- [Supplied passage]

>>>

Evaluation and optimization of a microcavity plate-based human hepatocyte spheroid model for predicting clearance of slowly metabolized drug candidates.

In vitro clearance assays are routinely conducted in drug discovery to predict in vivo clearance, but low metabolic turnover compounds are often difficult to evaluate. Hepatocyte spheroids can be cultured for days achieving higher drug turnover, but have been hindered by limitations on cell number per well. Corning® Elplasia® microcavity 96-well microplates enable culture of 79 hepatocyte spheroids per well. In this study, microcavity spheroid properties (size, hepatocyte function, longevity, culturing techniques) were assessed and optimized for clearance assays, which were then compared to microsomes, hepatocyte suspensions, 2D plated hepatocytes, and macrowell spheroids cultured as one per well. Higher enzyme activity coupled with greater hepatocyte concentrations in microcavity spheroids enabled measurable turnover of all 17 test compounds, unlike the other models that exhibited less drug turnover. Microcavity spheroids also predicted CL int and CL b within 3-fold for 53% (9/17; AAFE=3.9) and 82% (14/17; AAFE=2.6) of compounds using a linear regression correction model, respectively. An alternate method incorporating mechanistic modeling that accounts for mass transport (permeability and diffusion) within spheroids demonstrated improved predictivity for CL int (12/17; AAFE=4.0) and CL b (14/17; AAFE=2.1) without need for empirical scaling factors. The estimated fraction of drug metabolized by cytochrome P450 3A4 (fm,CYP3A4) using 3 μM itraconazole was within 25% of observed values for 6/8 compounds with 5/8 compounds within 10%. In sum, spheroid cultures in microcavity plates permit the ability to test and predict clearance, as well as fm,CYP3A4 of low metabolic turnover compounds and represent a valuable complement to conventional in vitro clearance assays. Significance Statement Culturing multiple spheroids in ultralow attachment microcavities permits accurate quantitation of metabolically stable compounds in substrate depletion assays, overcoming limitations with singly cultured spheroids. In turn, this permits robust estimates of intrinsic clearance which is improved with the consideration of mass transport within the spheroid. Incubations with 3 µM itraconazole enabled assessments of CYP3A4 involvement in hepatic clearance.

<<<

- [Exercise]
Please return the part of the hepatocyte spheroid abstract between "Evaluation and optimization" and "metabolized drug candidates.", inclusive, copied word for word.

- [Data for analysis]
>>>

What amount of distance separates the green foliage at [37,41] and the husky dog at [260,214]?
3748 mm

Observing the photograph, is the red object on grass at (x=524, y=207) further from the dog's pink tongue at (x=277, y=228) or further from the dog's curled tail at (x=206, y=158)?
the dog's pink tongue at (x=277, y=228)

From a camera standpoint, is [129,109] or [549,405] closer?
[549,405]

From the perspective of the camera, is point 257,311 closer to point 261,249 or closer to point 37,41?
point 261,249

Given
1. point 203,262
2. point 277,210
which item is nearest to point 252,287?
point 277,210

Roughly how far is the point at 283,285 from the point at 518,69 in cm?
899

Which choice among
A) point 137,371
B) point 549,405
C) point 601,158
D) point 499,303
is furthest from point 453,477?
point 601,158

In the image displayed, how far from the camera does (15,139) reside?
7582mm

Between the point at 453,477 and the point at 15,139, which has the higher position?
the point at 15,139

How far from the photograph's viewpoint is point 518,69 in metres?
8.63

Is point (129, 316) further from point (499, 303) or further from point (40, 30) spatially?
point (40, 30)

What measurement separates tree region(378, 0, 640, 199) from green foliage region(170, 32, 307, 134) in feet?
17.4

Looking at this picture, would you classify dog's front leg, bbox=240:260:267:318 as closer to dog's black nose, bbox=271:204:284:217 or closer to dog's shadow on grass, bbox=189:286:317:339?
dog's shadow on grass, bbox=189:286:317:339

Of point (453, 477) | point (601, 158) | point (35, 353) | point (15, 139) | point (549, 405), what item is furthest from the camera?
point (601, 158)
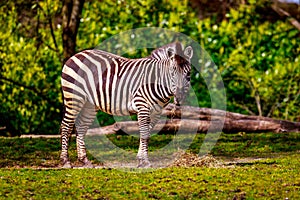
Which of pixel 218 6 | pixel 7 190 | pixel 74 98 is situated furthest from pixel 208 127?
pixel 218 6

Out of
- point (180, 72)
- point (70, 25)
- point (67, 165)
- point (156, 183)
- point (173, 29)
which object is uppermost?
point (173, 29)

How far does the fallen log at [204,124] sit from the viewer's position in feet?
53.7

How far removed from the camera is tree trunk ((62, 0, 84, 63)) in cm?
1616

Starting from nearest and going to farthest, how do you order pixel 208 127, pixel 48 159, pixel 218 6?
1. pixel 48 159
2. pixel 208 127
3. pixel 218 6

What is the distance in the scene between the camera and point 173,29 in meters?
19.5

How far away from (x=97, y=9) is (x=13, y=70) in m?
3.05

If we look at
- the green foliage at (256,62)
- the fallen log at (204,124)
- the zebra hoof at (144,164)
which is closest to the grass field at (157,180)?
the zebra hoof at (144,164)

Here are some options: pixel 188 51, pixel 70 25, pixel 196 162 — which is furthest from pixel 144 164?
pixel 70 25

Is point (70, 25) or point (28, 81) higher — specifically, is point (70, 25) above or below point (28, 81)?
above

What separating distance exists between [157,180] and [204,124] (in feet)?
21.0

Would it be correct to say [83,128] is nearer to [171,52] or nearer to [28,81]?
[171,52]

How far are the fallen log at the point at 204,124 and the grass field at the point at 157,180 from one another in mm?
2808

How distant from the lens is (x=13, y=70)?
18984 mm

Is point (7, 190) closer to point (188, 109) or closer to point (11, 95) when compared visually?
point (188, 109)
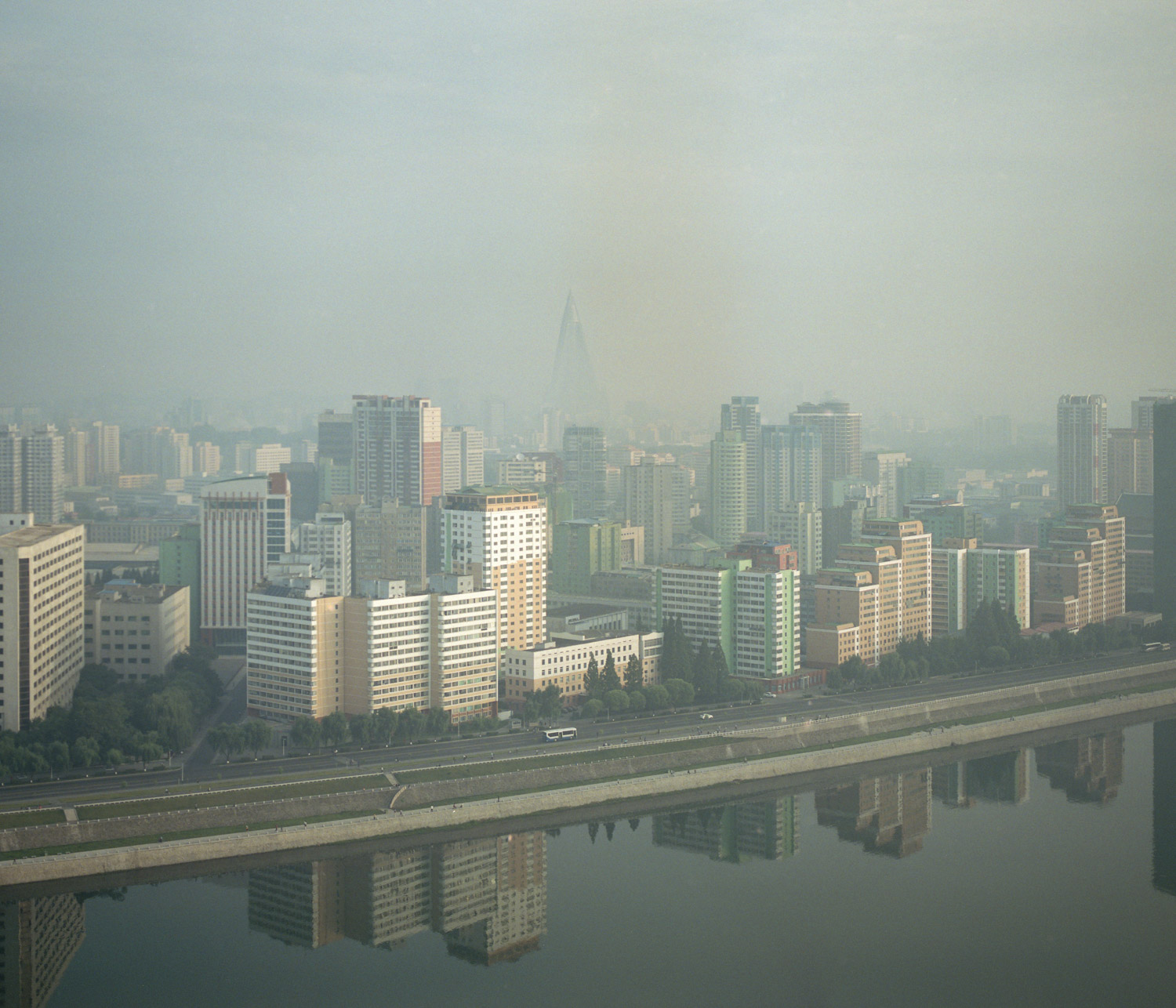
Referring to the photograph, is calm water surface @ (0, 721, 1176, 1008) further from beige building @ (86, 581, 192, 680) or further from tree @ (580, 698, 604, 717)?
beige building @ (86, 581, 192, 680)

<<<

- [Output of the exercise]
Evaluation and optimization of a microcavity plate-based human hepatocyte spheroid model for predicting clearance of slowly metabolized drug candidates.